We all view the world through our own lens, crafted by experience and belief, and as such all of our assumptions and thoughts are skewed. We aren’t capable of anything else. And so while you have a definite right to say Donald Trump’s comments about women are, shall we say, inappropriate, it is also true that a large swath of people were offended by Hillary Clinton calling them “deplorable.”
It is hard to remain civil now, but it’s not just hard for you. It’s not just hard for me. For anyone today, with rhetoric as heated as it is, remaining calm is virtually impossible. It is perhaps the hardest hill to climb to appreciate that someone with antithetical views to your own could also be as annoyed and frustrated as you, but for entirely different reasons.
In the same way you have every right to want a candidate who supports your policies, the same is true of Trump’s supporters.

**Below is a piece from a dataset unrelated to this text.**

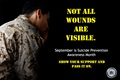 Not all Wounds are Visible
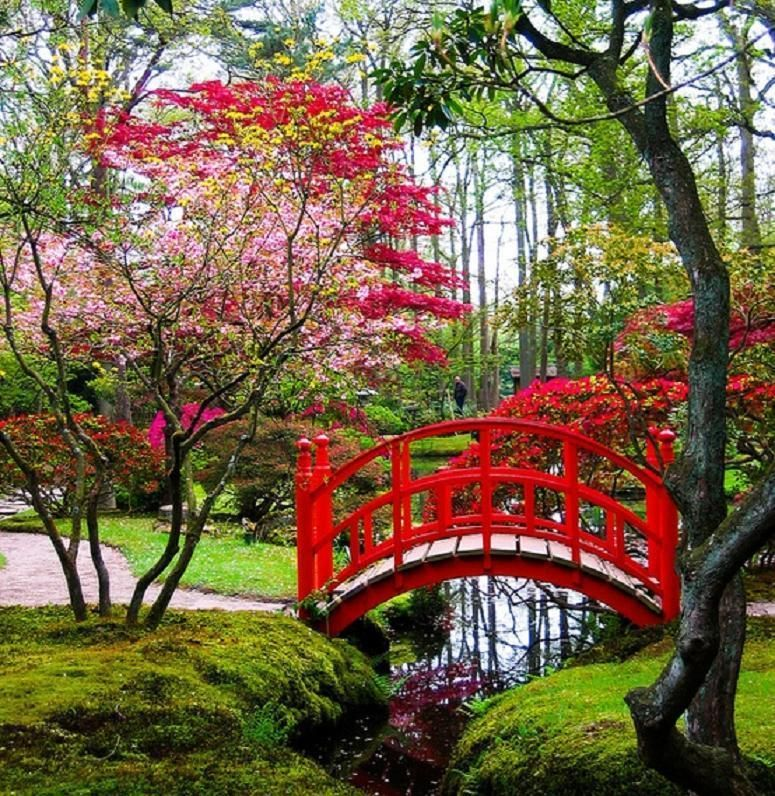 Japanese Inspired Garden In Grant Park: Red Bridge...love The Colors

My point here isn’t to forgive Trump – he’s intolerable to me – but rather to shine a light on everything. Perhaps the challenge — the hardest hill to climb — is recognizing how people with entirely antithetical views to your own can also feel as threatened or bothered as you do.
Of course, then you have me. I think it’s all intolerable. I was raised in a Republican house, and I likely will never vote for a Republican candidate again (I voted McCain in 2008 and Johnson in ’12 and ’16) because the party is unconscionable and refuses to stand for what I stand for. And so I simply went a different direction.
I think the whole election cycle served as a wake up call for liberals, especially those living in blue states or in big cities. People are obviously responding in different ways: some with complete resistance, and some with a combination of resistance and a desire for understanding. I’m in the latter group, because agree with you—it’s imperative to at least try to recognize that others have different views, and that there may be good reasons for those views. Immediately after the election, many of the news stories I was reading started referencing the book “Hillbilly Elegy” by J. D. Vance. The book was published before the rise of Trump, but it sheds light on how the economic and cultural conditions of rural areas in the United States made way for the success of someone like Trump. In a desire for some shred of understanding, I read the book, and it was enlightening and fascinating.
Liberals have a lot of work to do. And conservatives want to be understood. I don’t believe the person we’ve elected has the ability to heal the country, nor the ability to at least try to create a culture of understanding. He exposed our wounds, and now they’ll fester for a long time.
The best thing we can do for one another is try to understand. Some things I don’t think I’ll ever be able to understand—such as the shrug of shoulders in response to some of the comments Trump has made about women. But other issues are becoming easier to understand—such as the anger felt when a steady, good paying job is seemingly unattainable.
It certainly doesn’t help when one side calls the other side deplorables, or snowflakes. Honest conversations need to be had without name calling, without an overdose of emotion, and without dismissive sighs. It would help to completely take politicians out of the conversation. Just talk about one another’s concerns and beliefs.